**PROVIDED RECORDS:**
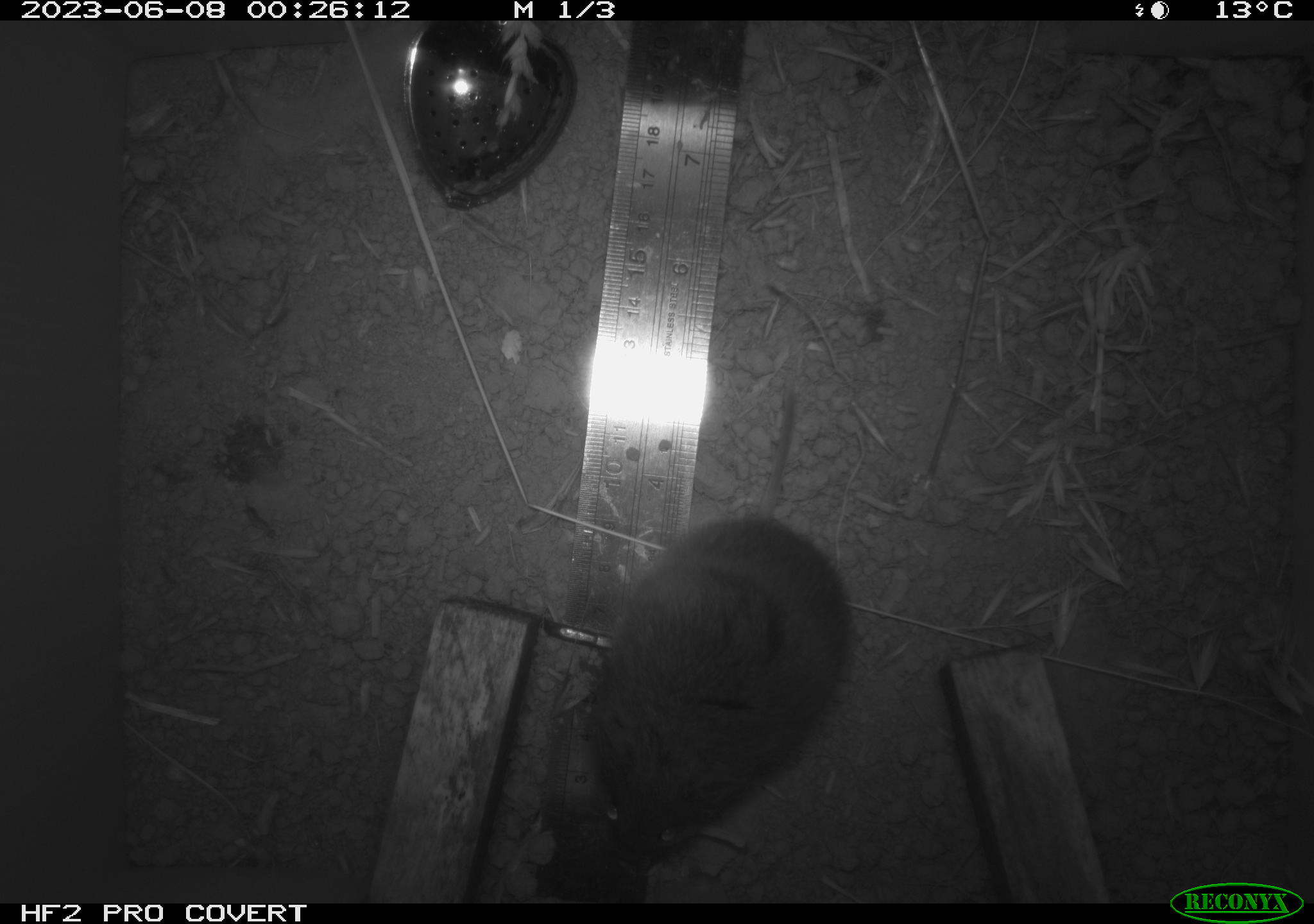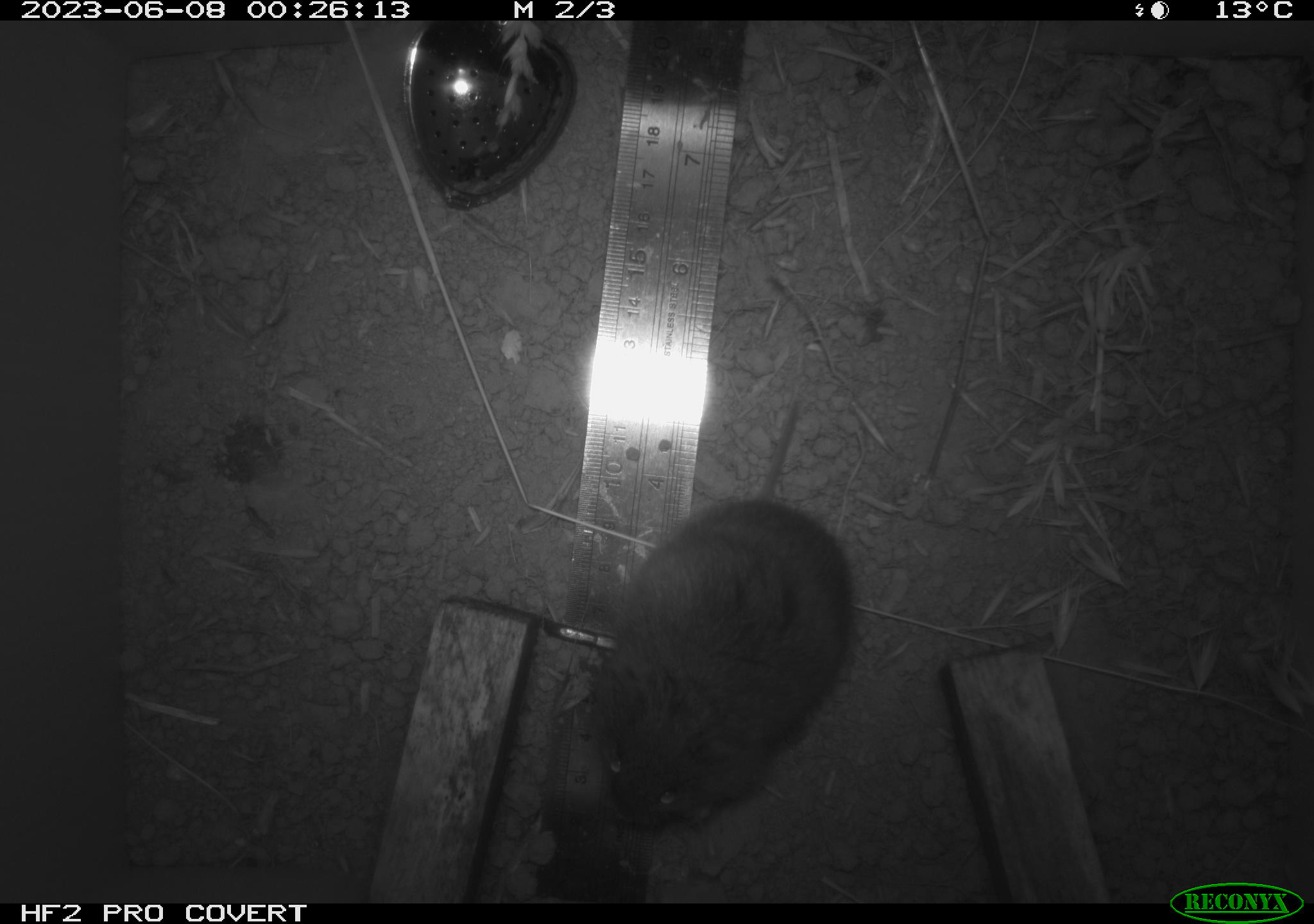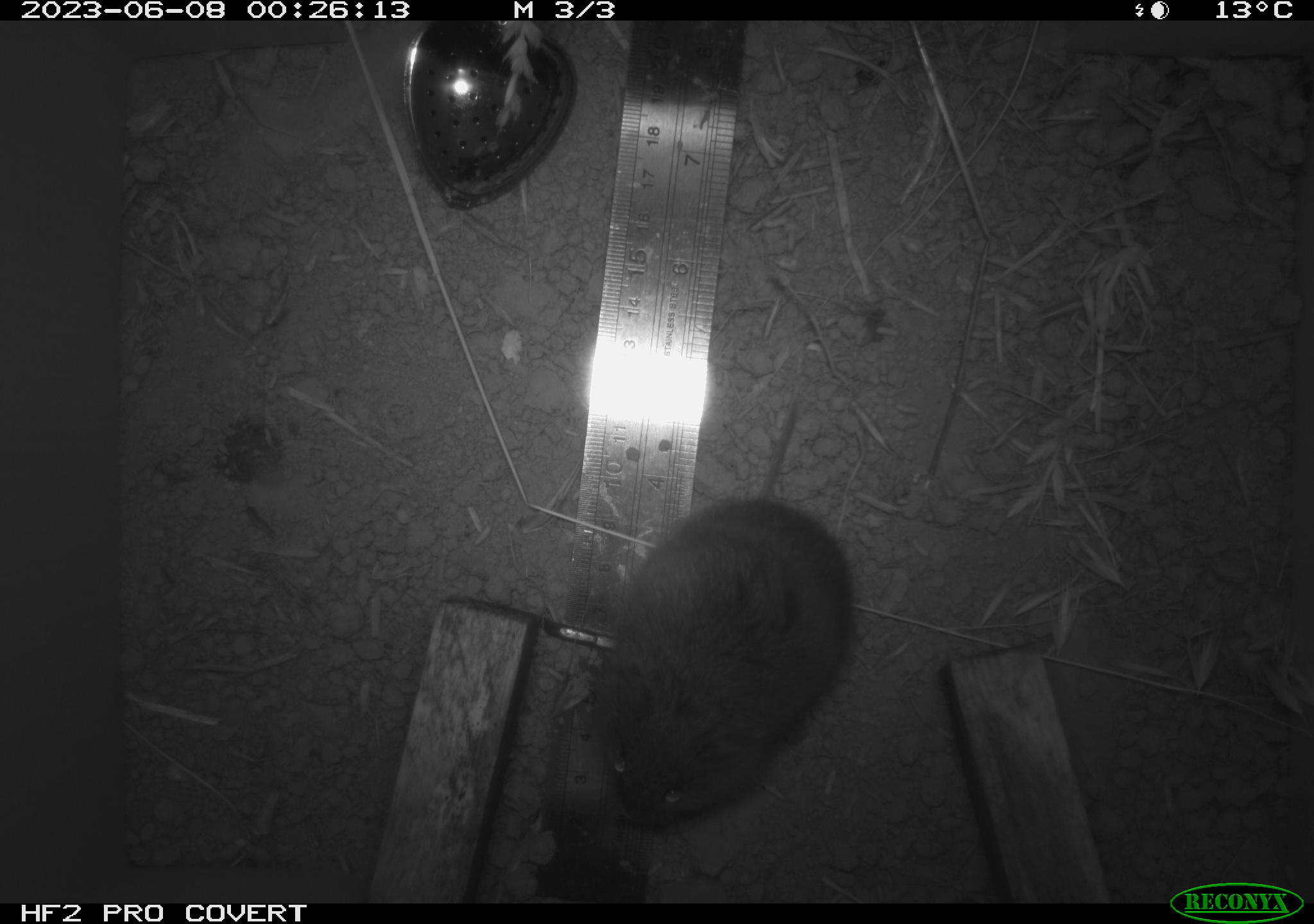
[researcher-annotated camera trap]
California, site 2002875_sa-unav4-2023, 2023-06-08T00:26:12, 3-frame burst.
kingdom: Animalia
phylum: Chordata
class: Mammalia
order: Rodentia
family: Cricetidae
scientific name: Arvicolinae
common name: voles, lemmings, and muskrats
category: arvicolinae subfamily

**TASK DIRECTIONS:** Will you restate every entry word for word and omit the images?

**EXERCISE OUTPUT:**
[researcher-annotated camera trap]
California, site 2002875_sa-unav4-2023, 2023-06-08T00:26:12, 3-frame burst.
kingdom: Animalia
phylum: Chordata
class: Mammalia
order: Rodentia
family: Cricetidae
scientific name: Arvicolinae
common name: voles, lemmings, and muskrats
category: arvicolinae subfamily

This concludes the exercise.